Many people of my generation bitch at my children's generation and put the blame for their difficulties on silly things like eating avocado but this quote from Richard Murphy picks up on something that gets overlooked - the millennials' problem is also the boomers' problem, if only they realised: the boomers haven't won a battle between generations, just made a potential win-win into a lose-lose.

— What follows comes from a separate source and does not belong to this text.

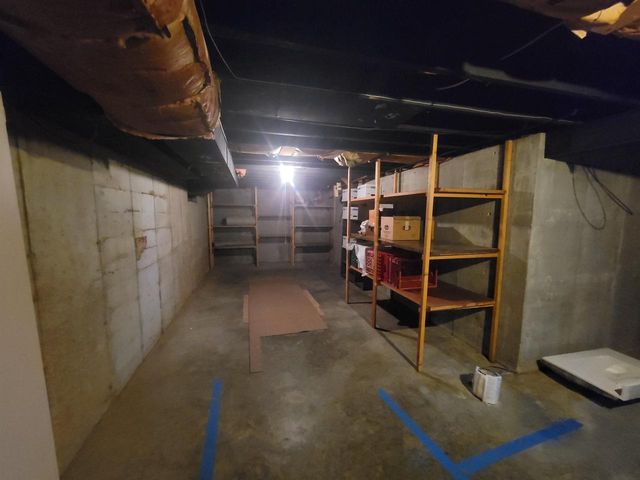 2501 Sherwood Drive, Janesville, WI 53545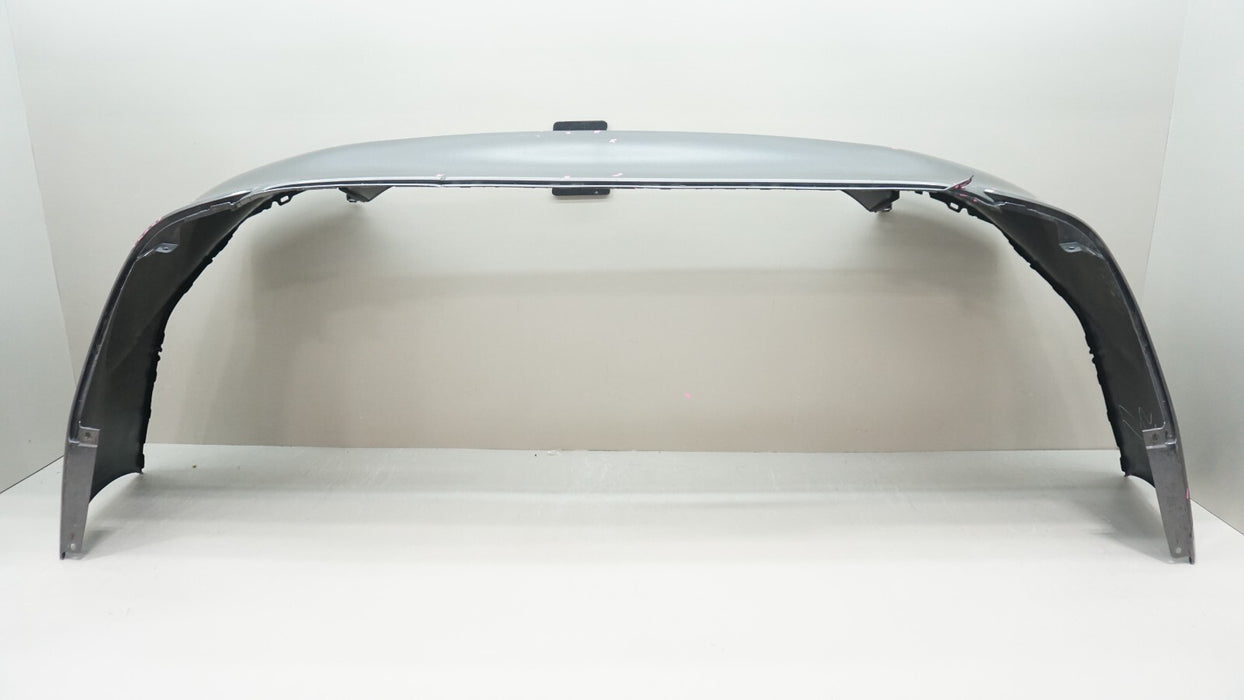 2018-2020 TOYOTA CAMRY REAR BUMPER COVER 52159-06B80 OEM 18 19 20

I thought that a twist that I appreciated. Dave gets that there is what I call a fundamental pension contract. This comes from something I wrote in 2010:

[There is a] fundamental pension contract that should exist within any society. This is that one generation, the older one, will through its own efforts create capital assets and infrastructure in both the state and private sectors which the following younger generation can use in the course of their work. In exchange for their subsequent use of these assets for their own benefit that succeeding younger generation will, in effect, meet the income needs of the older generation when they are in retirement. Unless this fundamental compact that underpins all pensions is honoured any pension system will fail.

As I also argued then:

This compact is ignored in the existing pension system that does not even recognise that it exists. Our state subsidised saving for pensions makes no link between that activity and the necessary investment in new capital goods, infrastructure, job creation and skills that we need as a country. As a result state subsidy is being given with no return to the state appearing to arise as a consequence, precisely because this is a subsidy for saving which does not generate any new wealth. This is the fundamental economic problem and malaise in our current pension arrangement.